PL: Lecture #23  Tuesday, November 27th
(text file)

Macro Conclusions

PLAI §37.5

Macros are extremely powerful, but this also means that their usage should be restricted only to situations where they are really needed. You can view any function as extending the current collection of tools that you provide — where these tools are much more difficult for your users to swallow than plain functions: evaluation can happen in any way, with any scope, unlike the uniform rules of function application. An analogy is that every function (or value) that you provide is equivalent to adding nouns to a vocabulary, but macros can add completely new rules for reading, since using them might result in a completely different evaluation. Because of this, adding macros carelessly can make code harder to read and debug — and using them should be done in a way that is as clear as possible for users.

When should a macro be used?

It is also important to note that macros should not be used too frequently.
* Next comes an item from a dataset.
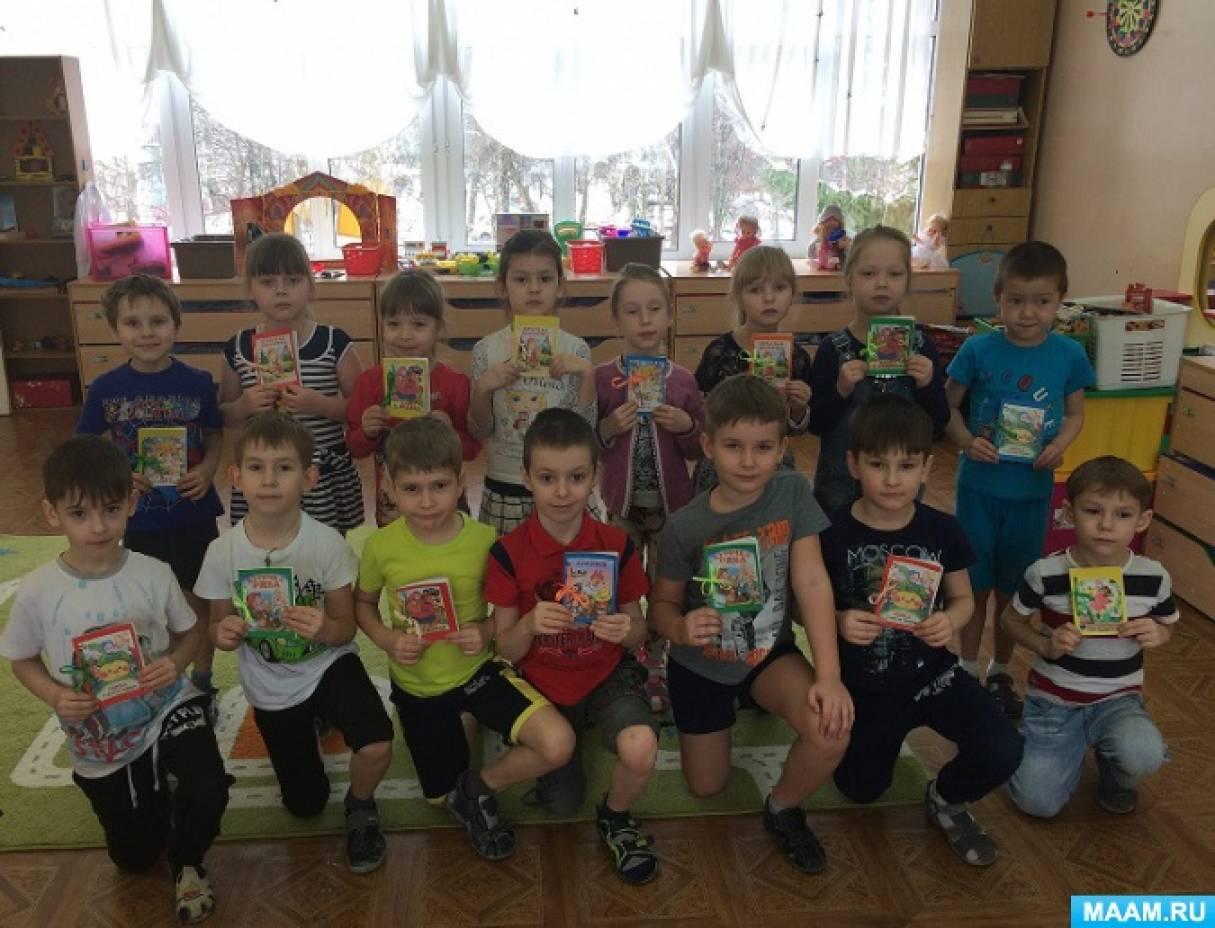Фотоотчет «Книжки-малышки в подарок малышам в рамках Недели детской книги»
As said above, every macro adds a completely different way of reading your code — a way that doesn’t use the usual “nouns” and “verbs”, but there are other reasons not to use a macro.

One common usage case is as an optimization — trying to avoid an extra function call. For example, this:

int min(int x, int y) {
  if ( x < y ) then return x; else return y;
}

might seem wasteful if you don’t want a full function call on every usage of min. So you might be tempted to use this instead:

#define min(x,y) x<y ? x : y

you even know the pitfalls of C macros so you make it more robust:

#define min(x,y) (((x)<(y)) ? (x) : (y))

But small functions like the above are things that any decent compiler should know how to optimize, and even if your compiler doesn’t, it’s still not worth doing this optimization because programmer time is the most expensive factor in any computer system. In addition, a compiler is committed to doing these optimizations only when possible (eg, it is not possible to in-line a recursive function) and to do proper in-lining — unlike the min CPP macro above which is erroneous in case x or y are expressions that have side-effects.
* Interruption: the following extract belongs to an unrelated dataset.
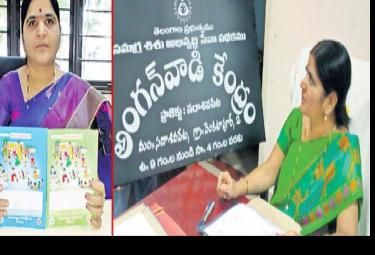 dovelopment books for anganwadi schools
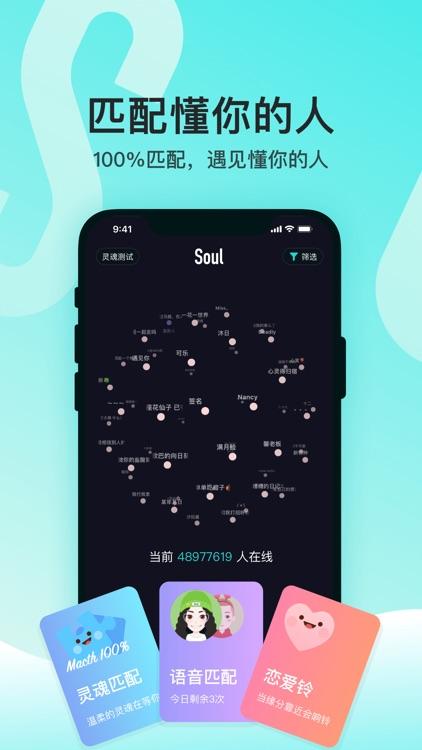Soul-跟随灵魂找到你 screenshot-0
Side-note: macros in mainstream languages

Macros are an extremely powerful tool in Racket (and other languages in the Lisp family) — how come nobody else uses them?

Well, people have tried to use them in many contexts. The problem is that you cannot get away with a simple solution that does nothing more than textual manipulation of your programs. For example, the standard C preprocessor is a macro language, but it is fundamentally limited to very simple situations. This is still a hot topic these days, with modern languages trying out different solutions (or giving up and claiming that macros are evil).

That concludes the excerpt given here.